The review was conducted at Otto Aerospace’s future home in Jacksonville, Florida.
The Preliminary Design Review provided a comprehensive assessment.
The review covered configuration, architecture, performance, and overall design maturity across systems and structures.
Otto Aerospace has now frozen the aircraft’s aerodynamic design and major interfaces.
The move gives engineering and supplier teams the definition needed to support the next phase of work.
President and CEO Scott Drennan says, “This is an important step for our team.”
He adds, “Engineers often feel like PDR is a test, but I look at it as a celebration of their amazing work.”
Drennan continues, “And, yes, they passed the test with flying colors.”

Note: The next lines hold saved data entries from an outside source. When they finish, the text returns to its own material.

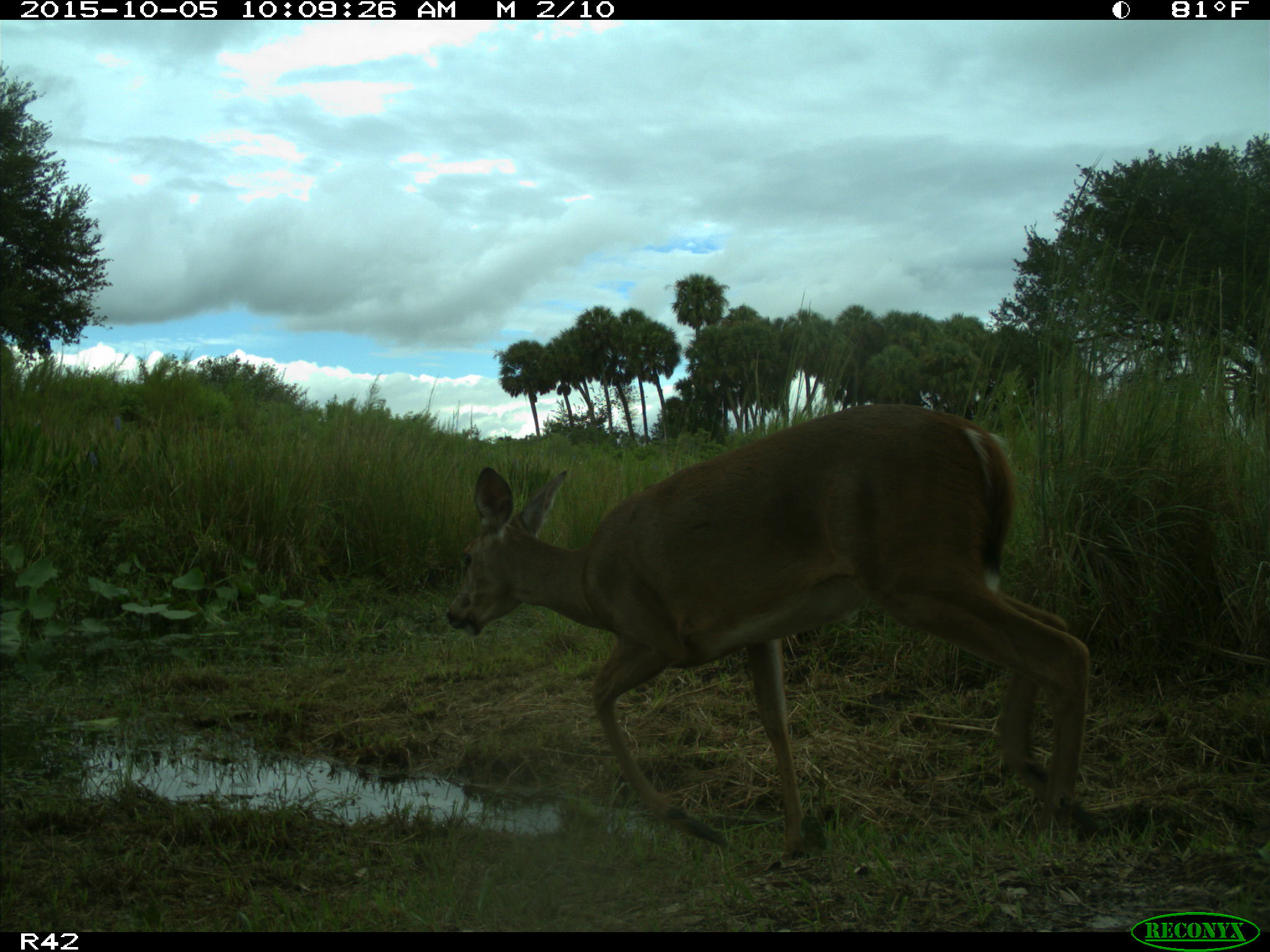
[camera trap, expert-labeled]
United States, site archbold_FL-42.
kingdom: Animalia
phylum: Chordata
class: Mammalia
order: Artiodactyla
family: Cervidae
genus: Odocoileus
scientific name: Odocoileus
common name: deer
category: unidentified deer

Looking ahead, Drennan says:
‘The Phantom 3500 has crossed the threshold from a promising concept to an aircraft we are preparing to build and fly. You can see it in the digital model, in the hardware we have built, and in the maturity of the program. The work now is execution. We are focused on building this aircraft on time, while proving that our laminar-flow aircraft can do exactly what we said it would do.’
Otto now advances the program into detailed design and engineering release.
That sets the stage for hardware fabrication and assembly.
Otto expects the first flight of Flight Test Vehicle 1 in 2027.
The flight-test program will support the OEM’s broader effort to demonstrate the producibility and performance of its applied laminar-flow technology.
The laminar-flow technology is engineered “to reduce the energy required for flight and form the foundation for a new category of highly efficient and sustainable aviation.”
Chief Technology Officer Kyle Heironimus says, “Aircraft development depends on thousands of decisions made with speed, quality, safety, and certification rigor in mind.”
He adds, “I’m proud of how this team worked together to reach this milestone and put the Phantom 3500 in position for the next phase of execution.”
The program now moves from PDR toward Critical Design Review and aircraft build.
In making the order, Flexjet, Inc. Chairman Kenn Ricci said, “The Phantom 3500 exemplifies that approach perfectly, marking a bold step into a future where an aircraft’s efficiency and sustainability stand alongside speed, comfort, and range as defining standards.”